→ TRECHO DO DOCUMENTO:
○ ○ ○ ○ ○ ○ ○

Leia o Capítulo 2 (Parte 5) >>

Chicago Tribune , 29 de março de 1914.

Infelizmente, após a Primeira Guerra Mundial, a maré começou a mudar para os artistas japoneses. Em fevereiro de 1922, pouco antes da Lei de Imigração de 1924 proibir completamente a imigração do Japão, o Cônsul Kuwashima em Chicago relatou ao Ministro das Relações Exteriores Uchida o seguinte:

“Artistas japoneses peculiares e especializados, como cantores de Naniwa bushi e tocadores de biwa , artistas de Rakugo e outros, não podem obter nenhum lucro por se apresentarem. No entanto, os acrobatas japoneses ainda podem ser vistos às vezes atuando em teatros dirigidos por americanos, mas suas performances são bastante inferiores em comparação com as performances dos ocidentais. Portanto, não será favorável encorajar artistas a virem para a América e fazerem turnês nas diversas cidades do território do Consulado Japonês em Chicago.” 1

Mesmo após o fim da imigração do Japão, o cônsul Ohashi em Los Angeles queixou-se ao ministro das Relações Exteriores Shidehara em Tóquio que muitos artistas estavam vindo para os EUA devido à recente depressão no Japão, que os recrutadores tinham como alvo os imigrantes japoneses pobres, que os artistas eram geralmente de classe baixa, e que se descobriu que algumas artistas femininas seduziram homens solteiros na Costa Oeste, roubando-lhes o dinheiro. 2

Chicago Tribune, 15 de janeiro de 1933.

○ ○ ○ ○ ○ ○ ○

→ EXTRATO DE DADOS:
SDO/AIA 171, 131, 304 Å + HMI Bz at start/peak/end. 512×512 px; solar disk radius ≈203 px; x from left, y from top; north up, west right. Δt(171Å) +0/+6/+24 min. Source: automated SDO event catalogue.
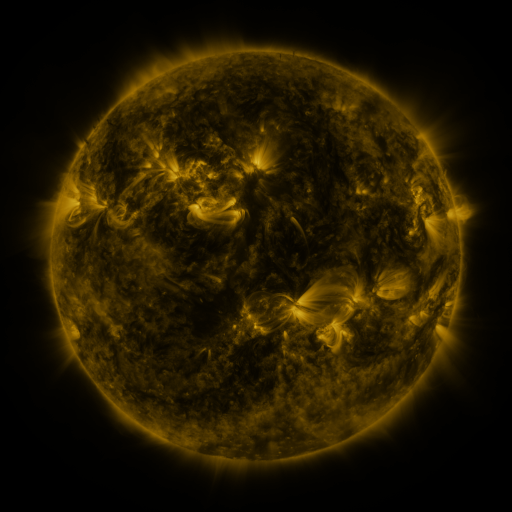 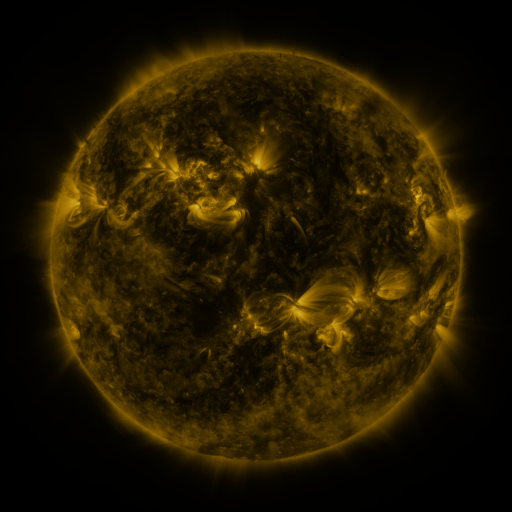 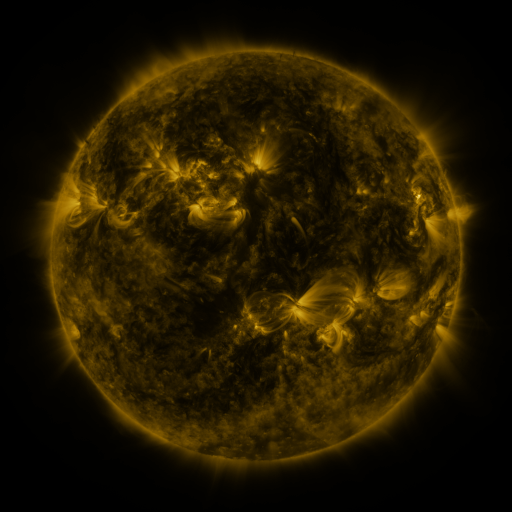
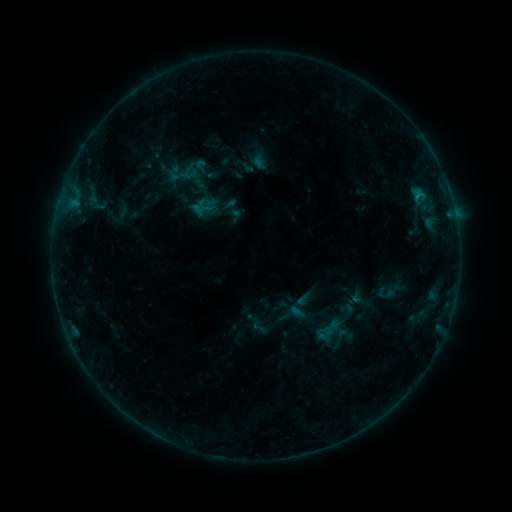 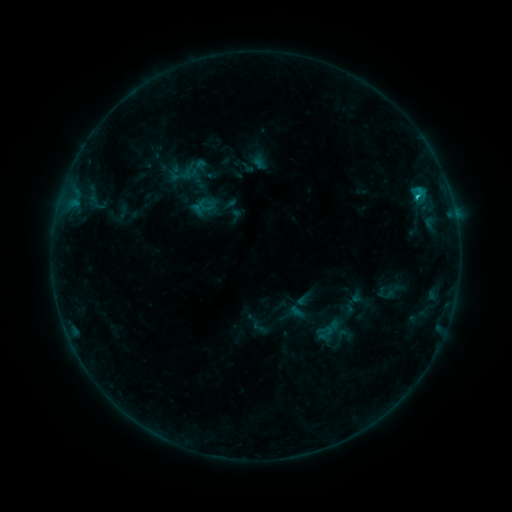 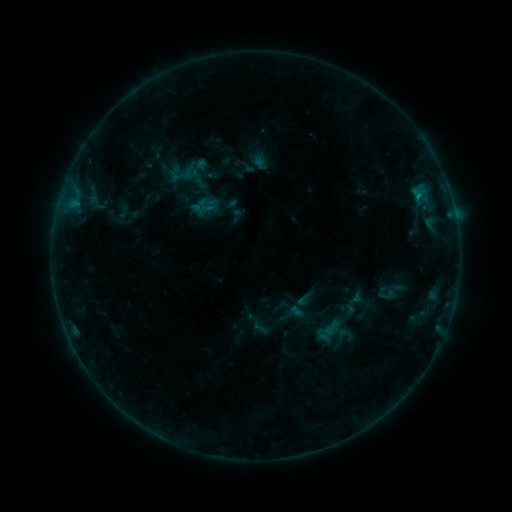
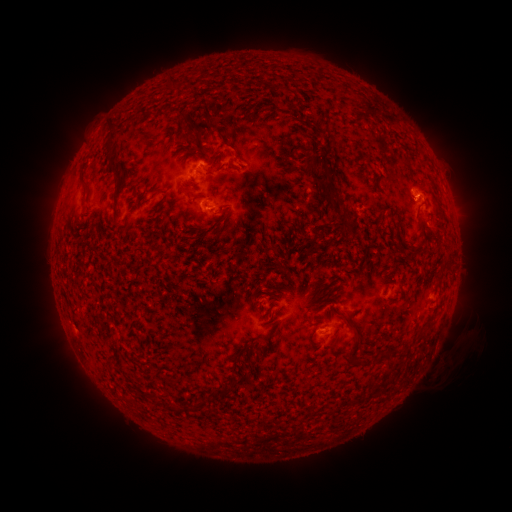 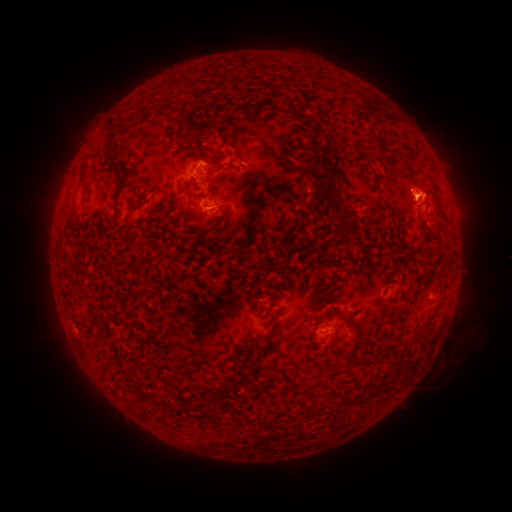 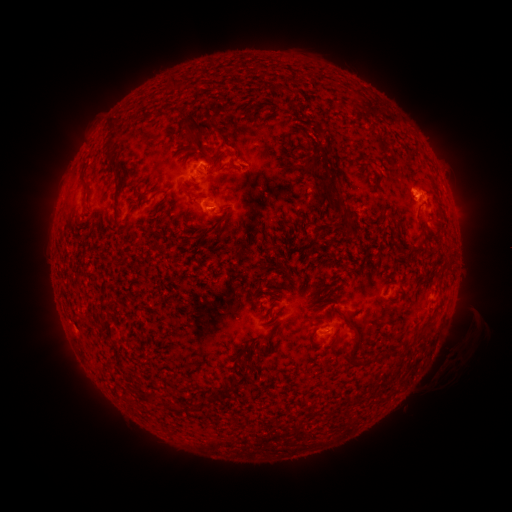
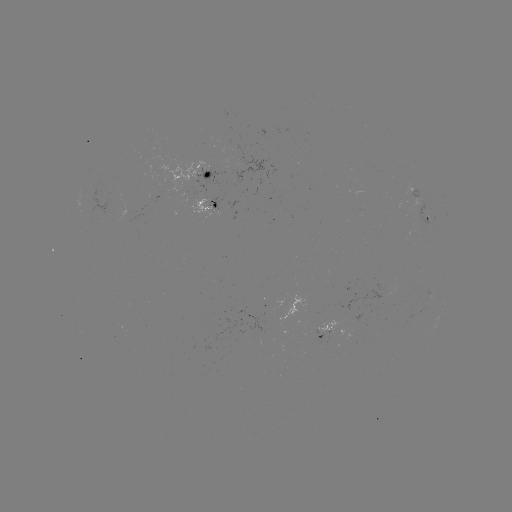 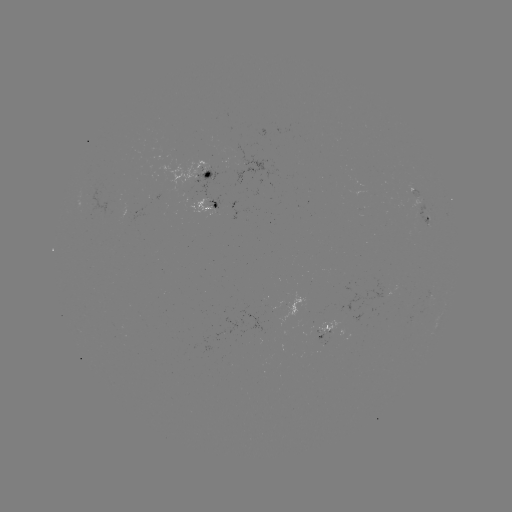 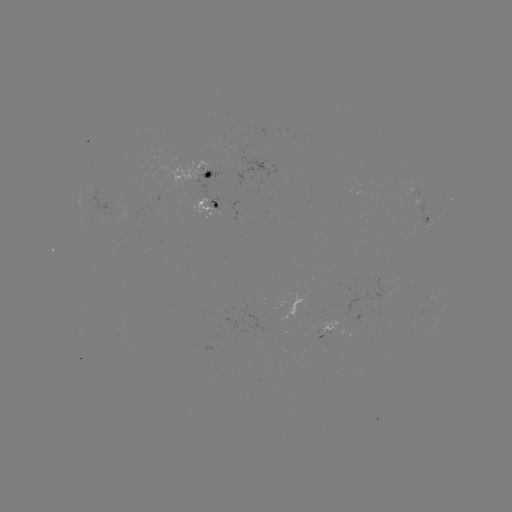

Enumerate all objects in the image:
B9.9 flare: (416, 198)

○ ○ ○ ○ ○ ○ ○

→ OBJETIVO A: Retorne, do trecho sobre os artistas japoneses, tudo o que vai de "Mesmo após o" até "janeiro de 1933.".
→ OBJETIVO B: Liste todas as autoridades japonesas citadas pelo nome no trecho sobre os artistas japoneses.
→ OBJETIVO C:
Diga se cada afirmação concorda com o trecho sobre os artistas japoneses e cite as palavras que decidem.
(i) A Lei de Imigração de 1924 proibiu completamente a imigração do Japão.
(ii) No relato de Kuwashima, as performances dos acrobatas japoneses superavam as dos ocidentais.
(iii) O cônsul Ohashi atribuiu a vinda de muitos artistas à recente depressão no Japão.

→ RESPOSTA COMENTADA A:
Mesmo após o fim da imigração do Japão, o cônsul Ohashi em Los Angeles queixou-se ao ministro das Relações Exteriores Shidehara em Tóquio que muitos artistas estavam vindo para os EUA devido à recente depressão no Japão, que os recrutadores tinham como alvo os imigrantes japoneses pobres, que os artistas eram geralmente de classe baixa, e que se descobriu que algumas artistas femininas seduziram homens solteiros na Costa Oeste, roubando-lhes o dinheiro. 2

Chicago Tribune, 15 de janeiro de 1933.

→ RESPOSTA COMENTADA B:
- Cônsul Kuwashima, em Chicago
- Ministro das Relações Exteriores Uchida
- Cônsul Ohashi, em Los Angeles
- Ministro das Relações Exteriores Shidehara, em Tóquio

→ RESPOSTA COMENTADA C:
(i) Sim: "pouco antes da Lei de Imigração de 1924 proibir completamente a imigração do Japão"
(ii) Não: "suas performances são bastante inferiores em comparação com as performances dos ocidentais"
(iii) Sim: "muitos artistas estavam vindo para os EUA devido à recente depressão no Japão"